**WORK REQUIRED**
Starting at the top of the records below, write out each line exactly as it stands, stopping after the line with "S925 Sterling Silver"; exclude the pictures.

[Short web captions]
● ● ● ● ● ● ●

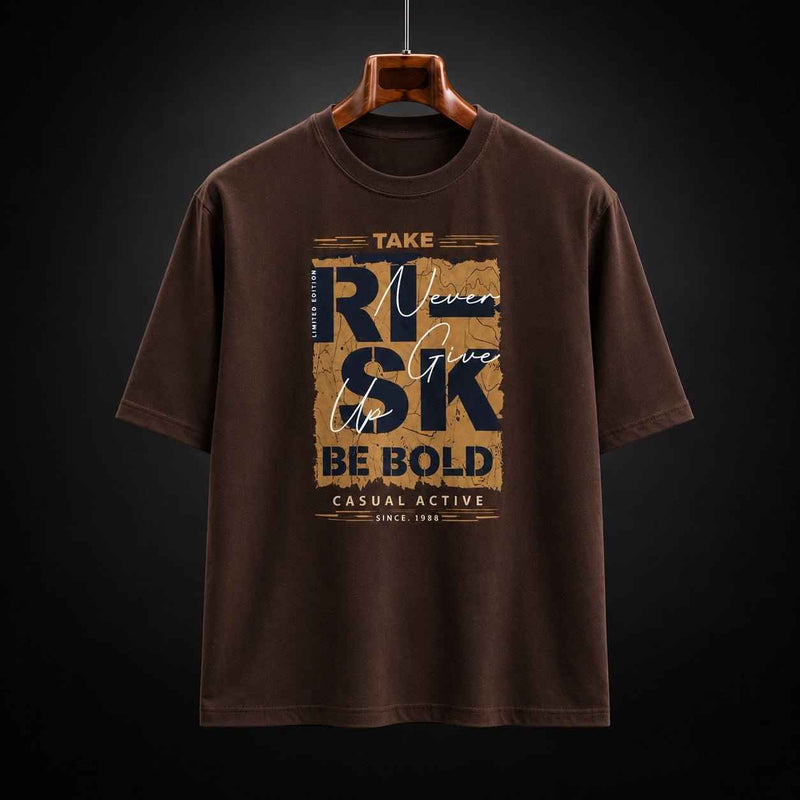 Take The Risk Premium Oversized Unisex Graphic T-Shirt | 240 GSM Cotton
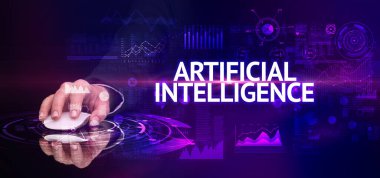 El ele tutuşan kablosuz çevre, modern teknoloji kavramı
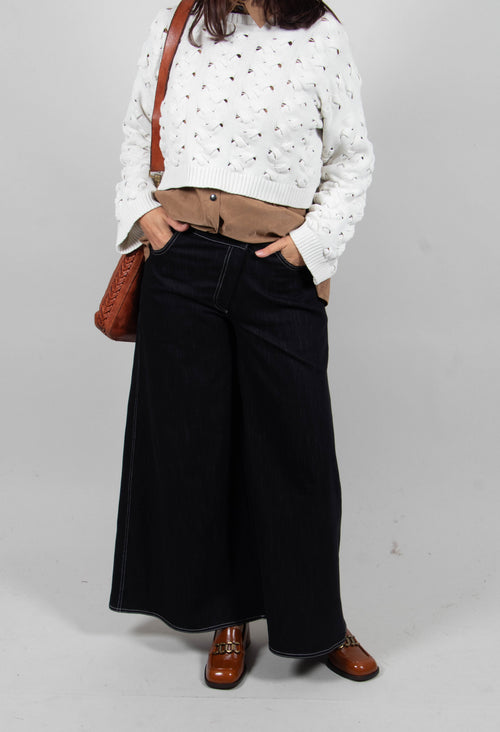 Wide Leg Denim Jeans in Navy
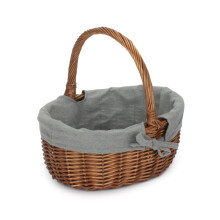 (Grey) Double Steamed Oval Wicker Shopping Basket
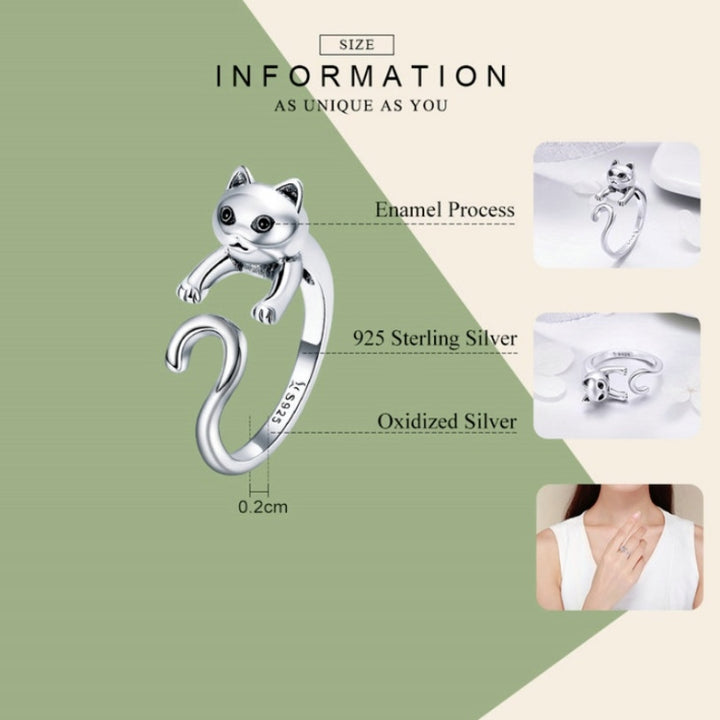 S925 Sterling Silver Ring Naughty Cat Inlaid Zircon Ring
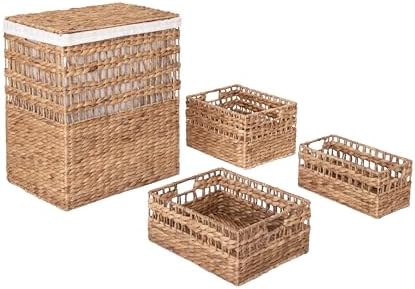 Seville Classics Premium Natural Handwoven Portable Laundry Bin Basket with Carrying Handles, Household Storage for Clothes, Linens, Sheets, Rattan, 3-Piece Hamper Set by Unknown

● ● ● ● ● ● ●

**REPLY TO THE EXERCISE**
 Take The Risk Premium Oversized Unisex Graphic T-Shirt | 240 GSM Cotton
 El ele tutuşan kablosuz çevre, modern teknoloji kavramı
 Wide Leg Denim Jeans in Navy
 (Grey) Double Steamed Oval Wicker Shopping Basket
 S925 Sterling Silver Ring Naughty Cat Inlaid Zircon Ring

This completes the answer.